This budding young explorer showed adults how it’s really done on a holiday trip to prehistoric caves.
Nine-year-old Ollie Brockwell-Joyce was visiting Creswell Crags near Worksop last Thursday when he stumbled across a 60,000-year-old tooth belonging to an extinct hyena.
The youngster from Pole Moor was on the trip with grandparents Margaret and David Joyce, of Armitage Bridge, and was playing in a sandy area in the corner of Robin Hood’s cave when he made the incredible discovery.
Nearly passing it off as a piece of flint, the self-confessed dinosaur fanatic looked again and realised it was a tooth, before showing it to a tour guide who confirmed the find as genuine.
And to top off his amazing discovery, the Wilberlee Junior School pupil went back only to discover even more rare fossils.
Ollie, who says he has loved dinosaurs since he was three and wants to be a palaeontologist when he grows up, said: “I found a black shiny thing.
“I thought it was a bit of flint at first but I looked again and realised it was a tooth. I also found an ankle bone from a hare, a piece of quartz and piece of flint.
“The tooth was from a baby cave hyena and it’s 60,000-years-old. The hyenas are extinct now.

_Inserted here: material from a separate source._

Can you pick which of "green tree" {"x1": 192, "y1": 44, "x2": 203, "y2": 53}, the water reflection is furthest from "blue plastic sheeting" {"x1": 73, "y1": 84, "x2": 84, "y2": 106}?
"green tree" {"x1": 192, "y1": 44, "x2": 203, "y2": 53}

“I had to give them to the museum but I got to keep an archaeologist’s medal!”
Proud mum Fiona Brockwell, 46, an estate agent, said: “Ollie has always had a passion for dinosaurs since he could talk. He’s got lots of fossils in his bedroom so this really was an exciting discovery for him.”
Staff think the prehistoric relics were the first ever to be found by tourists in the caves. The site was excavated during the Victorian era, which makes the discovery even more special.
Stephanie Tristram, the guide who took Ollie’s tour, says “Ollie told me before we even set off on the tour that he wants to be a palaeontologist when he grows up, so for him to then stumble across a tooth is just incredible.
“He brought it over and said he thought he’d found a piece of flint – when I realised it was a tooth I was stunned.”
The tooth was analysed by Jane Ford, a PhD student, who confirmed its age and species.
Ollie’s name will now be put on the museum’s accession register, meaning he is named as the official discoverer of the artefact.